Top of MATERIAL FOR THIS EXERCISE

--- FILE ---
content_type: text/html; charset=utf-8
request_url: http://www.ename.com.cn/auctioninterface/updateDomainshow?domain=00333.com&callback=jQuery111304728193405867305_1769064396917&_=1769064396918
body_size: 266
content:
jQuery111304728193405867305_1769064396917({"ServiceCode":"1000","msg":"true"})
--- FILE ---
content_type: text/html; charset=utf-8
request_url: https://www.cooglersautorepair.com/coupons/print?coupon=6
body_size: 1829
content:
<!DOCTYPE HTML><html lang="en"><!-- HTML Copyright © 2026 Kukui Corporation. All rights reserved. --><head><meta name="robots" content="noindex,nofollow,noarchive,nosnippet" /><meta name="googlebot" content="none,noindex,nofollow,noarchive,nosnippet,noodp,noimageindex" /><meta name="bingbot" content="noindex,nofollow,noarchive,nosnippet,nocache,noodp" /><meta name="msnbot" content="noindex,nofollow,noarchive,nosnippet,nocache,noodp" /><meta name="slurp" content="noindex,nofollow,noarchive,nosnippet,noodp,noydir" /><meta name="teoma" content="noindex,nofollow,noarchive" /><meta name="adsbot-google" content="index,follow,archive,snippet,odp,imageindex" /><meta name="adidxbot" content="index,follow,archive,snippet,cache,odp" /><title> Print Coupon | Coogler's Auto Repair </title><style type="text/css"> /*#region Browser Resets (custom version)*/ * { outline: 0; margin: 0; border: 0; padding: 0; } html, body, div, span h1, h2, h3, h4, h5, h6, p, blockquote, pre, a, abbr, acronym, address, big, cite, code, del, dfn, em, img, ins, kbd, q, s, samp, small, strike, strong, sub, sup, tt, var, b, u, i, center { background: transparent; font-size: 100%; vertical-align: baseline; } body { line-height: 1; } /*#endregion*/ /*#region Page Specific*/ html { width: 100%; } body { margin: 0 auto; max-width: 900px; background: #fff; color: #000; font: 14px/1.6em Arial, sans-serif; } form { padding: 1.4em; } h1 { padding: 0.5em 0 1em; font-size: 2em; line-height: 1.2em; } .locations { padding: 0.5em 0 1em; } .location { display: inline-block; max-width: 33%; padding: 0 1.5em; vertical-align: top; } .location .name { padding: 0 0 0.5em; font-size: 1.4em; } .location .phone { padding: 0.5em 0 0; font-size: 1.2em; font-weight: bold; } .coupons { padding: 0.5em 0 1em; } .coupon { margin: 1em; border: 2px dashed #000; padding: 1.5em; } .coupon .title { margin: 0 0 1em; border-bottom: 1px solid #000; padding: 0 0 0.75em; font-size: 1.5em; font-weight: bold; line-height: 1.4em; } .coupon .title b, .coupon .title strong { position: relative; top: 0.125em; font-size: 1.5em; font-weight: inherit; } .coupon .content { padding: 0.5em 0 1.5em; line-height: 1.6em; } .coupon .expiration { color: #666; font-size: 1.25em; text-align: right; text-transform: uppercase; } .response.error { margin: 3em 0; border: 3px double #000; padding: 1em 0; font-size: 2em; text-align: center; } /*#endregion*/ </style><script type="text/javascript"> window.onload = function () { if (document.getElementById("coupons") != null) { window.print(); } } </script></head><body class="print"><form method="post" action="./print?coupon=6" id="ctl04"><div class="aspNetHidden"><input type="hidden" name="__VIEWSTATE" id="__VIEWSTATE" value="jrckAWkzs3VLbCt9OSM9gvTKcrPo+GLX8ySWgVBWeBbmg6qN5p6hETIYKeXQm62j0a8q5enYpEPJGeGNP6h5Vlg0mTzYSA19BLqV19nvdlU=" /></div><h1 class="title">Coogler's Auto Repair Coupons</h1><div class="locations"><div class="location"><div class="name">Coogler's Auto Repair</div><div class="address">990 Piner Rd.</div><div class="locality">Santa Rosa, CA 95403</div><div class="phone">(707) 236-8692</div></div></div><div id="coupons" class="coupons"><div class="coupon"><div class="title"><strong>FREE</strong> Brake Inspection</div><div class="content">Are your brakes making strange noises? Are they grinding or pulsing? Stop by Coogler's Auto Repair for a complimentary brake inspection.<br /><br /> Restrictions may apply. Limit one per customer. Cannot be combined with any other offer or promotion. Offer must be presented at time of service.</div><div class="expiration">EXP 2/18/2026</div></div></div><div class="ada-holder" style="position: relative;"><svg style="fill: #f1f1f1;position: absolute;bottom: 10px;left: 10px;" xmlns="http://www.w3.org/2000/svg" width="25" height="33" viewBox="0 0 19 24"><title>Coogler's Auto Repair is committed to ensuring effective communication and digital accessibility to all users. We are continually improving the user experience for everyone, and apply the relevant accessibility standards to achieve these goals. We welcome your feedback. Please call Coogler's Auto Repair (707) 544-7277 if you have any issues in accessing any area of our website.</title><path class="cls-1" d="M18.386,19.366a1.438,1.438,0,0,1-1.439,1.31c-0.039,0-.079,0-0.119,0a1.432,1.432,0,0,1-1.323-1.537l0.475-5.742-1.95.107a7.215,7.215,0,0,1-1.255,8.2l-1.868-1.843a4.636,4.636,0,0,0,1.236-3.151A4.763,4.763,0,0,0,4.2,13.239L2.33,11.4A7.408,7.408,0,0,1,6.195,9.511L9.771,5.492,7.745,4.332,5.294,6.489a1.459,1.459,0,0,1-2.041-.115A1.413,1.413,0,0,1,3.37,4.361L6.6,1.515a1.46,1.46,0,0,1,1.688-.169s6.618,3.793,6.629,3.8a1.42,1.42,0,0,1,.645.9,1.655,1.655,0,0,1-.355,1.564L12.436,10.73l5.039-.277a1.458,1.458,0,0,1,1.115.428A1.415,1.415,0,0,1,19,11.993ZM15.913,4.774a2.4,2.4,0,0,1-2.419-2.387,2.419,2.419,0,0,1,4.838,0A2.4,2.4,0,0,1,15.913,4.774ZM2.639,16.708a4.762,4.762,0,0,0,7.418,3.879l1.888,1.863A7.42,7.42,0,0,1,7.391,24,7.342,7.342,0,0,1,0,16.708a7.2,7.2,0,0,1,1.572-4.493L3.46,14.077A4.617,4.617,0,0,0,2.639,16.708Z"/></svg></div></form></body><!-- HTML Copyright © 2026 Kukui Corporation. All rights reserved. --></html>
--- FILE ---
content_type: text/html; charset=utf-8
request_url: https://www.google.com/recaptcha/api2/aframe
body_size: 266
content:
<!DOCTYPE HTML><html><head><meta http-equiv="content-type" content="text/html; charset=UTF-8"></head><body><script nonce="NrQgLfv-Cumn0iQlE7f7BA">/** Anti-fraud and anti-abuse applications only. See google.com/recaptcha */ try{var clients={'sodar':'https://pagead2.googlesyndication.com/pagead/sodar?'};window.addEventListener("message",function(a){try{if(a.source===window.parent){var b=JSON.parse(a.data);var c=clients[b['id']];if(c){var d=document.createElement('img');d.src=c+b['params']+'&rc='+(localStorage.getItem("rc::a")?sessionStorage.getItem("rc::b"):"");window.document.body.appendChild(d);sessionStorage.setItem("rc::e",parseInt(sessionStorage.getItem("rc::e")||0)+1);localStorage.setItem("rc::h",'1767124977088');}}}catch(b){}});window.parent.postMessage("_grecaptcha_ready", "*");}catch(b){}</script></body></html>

Bottom of MATERIAL FOR THIS EXERCISE

(PROBLEM DETAILS) An exact reproduction of all the entries above is the expected answer.

(ANSWER SECTION)
--- FILE ---
content_type: text/html; charset=utf-8
request_url: http://www.ename.com.cn/auctioninterface/updateDomainshow?domain=00333.com&callback=jQuery111304728193405867305_1769064396917&_=1769064396918
body_size: 266
content:
jQuery111304728193405867305_1769064396917({"ServiceCode":"1000","msg":"true"})
--- FILE ---
content_type: text/html; charset=utf-8
request_url: https://www.cooglersautorepair.com/coupons/print?coupon=6
body_size: 1829
content:
<!DOCTYPE HTML><html lang="en"><!-- HTML Copyright © 2026 Kukui Corporation. All rights reserved. --><head><meta name="robots" content="noindex,nofollow,noarchive,nosnippet" /><meta name="googlebot" content="none,noindex,nofollow,noarchive,nosnippet,noodp,noimageindex" /><meta name="bingbot" content="noindex,nofollow,noarchive,nosnippet,nocache,noodp" /><meta name="msnbot" content="noindex,nofollow,noarchive,nosnippet,nocache,noodp" /><meta name="slurp" content="noindex,nofollow,noarchive,nosnippet,noodp,noydir" /><meta name="teoma" content="noindex,nofollow,noarchive" /><meta name="adsbot-google" content="index,follow,archive,snippet,odp,imageindex" /><meta name="adidxbot" content="index,follow,archive,snippet,cache,odp" /><title> Print Coupon | Coogler's Auto Repair </title><style type="text/css"> /*#region Browser Resets (custom version)*/ * { outline: 0; margin: 0; border: 0; padding: 0; } html, body, div, span h1, h2, h3, h4, h5, h6, p, blockquote, pre, a, abbr, acronym, address, big, cite, code, del, dfn, em, img, ins, kbd, q, s, samp, small, strike, strong, sub, sup, tt, var, b, u, i, center { background: transparent; font-size: 100%; vertical-align: baseline; } body { line-height: 1; } /*#endregion*/ /*#region Page Specific*/ html { width: 100%; } body { margin: 0 auto; max-width: 900px; background: #fff; color: #000; font: 14px/1.6em Arial, sans-serif; } form { padding: 1.4em; } h1 { padding: 0.5em 0 1em; font-size: 2em; line-height: 1.2em; } .locations { padding: 0.5em 0 1em; } .location { display: inline-block; max-width: 33%; padding: 0 1.5em; vertical-align: top; } .location .name { padding: 0 0 0.5em; font-size: 1.4em; } .location .phone { padding: 0.5em 0 0; font-size: 1.2em; font-weight: bold; } .coupons { padding: 0.5em 0 1em; } .coupon { margin: 1em; border: 2px dashed #000; padding: 1.5em; } .coupon .title { margin: 0 0 1em; border-bottom: 1px solid #000; padding: 0 0 0.75em; font-size: 1.5em; font-weight: bold; line-height: 1.4em; } .coupon .title b, .coupon .title strong { position: relative; top: 0.125em; font-size: 1.5em; font-weight: inherit; } .coupon .content { padding: 0.5em 0 1.5em; line-height: 1.6em; } .coupon .expiration { color: #666; font-size: 1.25em; text-align: right; text-transform: uppercase; } .response.error { margin: 3em 0; border: 3px double #000; padding: 1em 0; font-size: 2em; text-align: center; } /*#endregion*/ </style><script type="text/javascript"> window.onload = function () { if (document.getElementById("coupons") != null) { window.print(); } } </script></head><body class="print"><form method="post" action="./print?coupon=6" id="ctl04"><div class="aspNetHidden"><input type="hidden" name="__VIEWSTATE" id="__VIEWSTATE" value="jrckAWkzs3VLbCt9OSM9gvTKcrPo+GLX8ySWgVBWeBbmg6qN5p6hETIYKeXQm62j0a8q5enYpEPJGeGNP6h5Vlg0mTzYSA19BLqV19nvdlU=" /></div><h1 class="title">Coogler's Auto Repair Coupons</h1><div class="locations"><div class="location"><div class="name">Coogler's Auto Repair</div><div class="address">990 Piner Rd.</div><div class="locality">Santa Rosa, CA 95403</div><div class="phone">(707) 236-8692</div></div></div><div id="coupons" class="coupons"><div class="coupon"><div class="title"><strong>FREE</strong> Brake Inspection</div><div class="content">Are your brakes making strange noises? Are they grinding or pulsing? Stop by Coogler's Auto Repair for a complimentary brake inspection.<br /><br /> Restrictions may apply. Limit one per customer. Cannot be combined with any other offer or promotion. Offer must be presented at time of service.</div><div class="expiration">EXP 2/18/2026</div></div></div><div class="ada-holder" style="position: relative;"><svg style="fill: #f1f1f1;position: absolute;bottom: 10px;left: 10px;" xmlns="http://www.w3.org/2000/svg" width="25" height="33" viewBox="0 0 19 24"><title>Coogler's Auto Repair is committed to ensuring effective communication and digital accessibility to all users. We are continually improving the user experience for everyone, and apply the relevant accessibility standards to achieve these goals. We welcome your feedback. Please call Coogler's Auto Repair (707) 544-7277 if you have any issues in accessing any area of our website.</title><path class="cls-1" d="M18.386,19.366a1.438,1.438,0,0,1-1.439,1.31c-0.039,0-.079,0-0.119,0a1.432,1.432,0,0,1-1.323-1.537l0.475-5.742-1.95.107a7.215,7.215,0,0,1-1.255,8.2l-1.868-1.843a4.636,4.636,0,0,0,1.236-3.151A4.763,4.763,0,0,0,4.2,13.239L2.33,11.4A7.408,7.408,0,0,1,6.195,9.511L9.771,5.492,7.745,4.332,5.294,6.489a1.459,1.459,0,0,1-2.041-.115A1.413,1.413,0,0,1,3.37,4.361L6.6,1.515a1.46,1.46,0,0,1,1.688-.169s6.618,3.793,6.629,3.8a1.42,1.42,0,0,1,.645.9,1.655,1.655,0,0,1-.355,1.564L12.436,10.73l5.039-.277a1.458,1.458,0,0,1,1.115.428A1.415,1.415,0,0,1,19,11.993ZM15.913,4.774a2.4,2.4,0,0,1-2.419-2.387,2.419,2.419,0,0,1,4.838,0A2.4,2.4,0,0,1,15.913,4.774ZM2.639,16.708a4.762,4.762,0,0,0,7.418,3.879l1.888,1.863A7.42,7.42,0,0,1,7.391,24,7.342,7.342,0,0,1,0,16.708a7.2,7.2,0,0,1,1.572-4.493L3.46,14.077A4.617,4.617,0,0,0,2.639,16.708Z"/></svg></div></form></body><!-- HTML Copyright © 2026 Kukui Corporation. All rights reserved. --></html>
--- FILE ---
content_type: text/html; charset=utf-8
request_url: https://www.google.com/recaptcha/api2/aframe
body_size: 266
content:
<!DOCTYPE HTML><html><head><meta http-equiv="content-type" content="text/html; charset=UTF-8"></head><body><script nonce="NrQgLfv-Cumn0iQlE7f7BA">/** Anti-fraud and anti-abuse applications only. See google.com/recaptcha */ try{var clients={'sodar':'https://pagead2.googlesyndication.com/pagead/sodar?'};window.addEventListener("message",function(a){try{if(a.source===window.parent){var b=JSON.parse(a.data);var c=clients[b['id']];if(c){var d=document.createElement('img');d.src=c+b['params']+'&rc='+(localStorage.getItem("rc::a")?sessionStorage.getItem("rc::b"):"");window.document.body.appendChild(d);sessionStorage.setItem("rc::e",parseInt(sessionStorage.getItem("rc::e")||0)+1);localStorage.setItem("rc::h",'1767124977088');}}}catch(b){}});window.parent.postMessage("_grecaptcha_ready", "*");}catch(b){}</script></body></html>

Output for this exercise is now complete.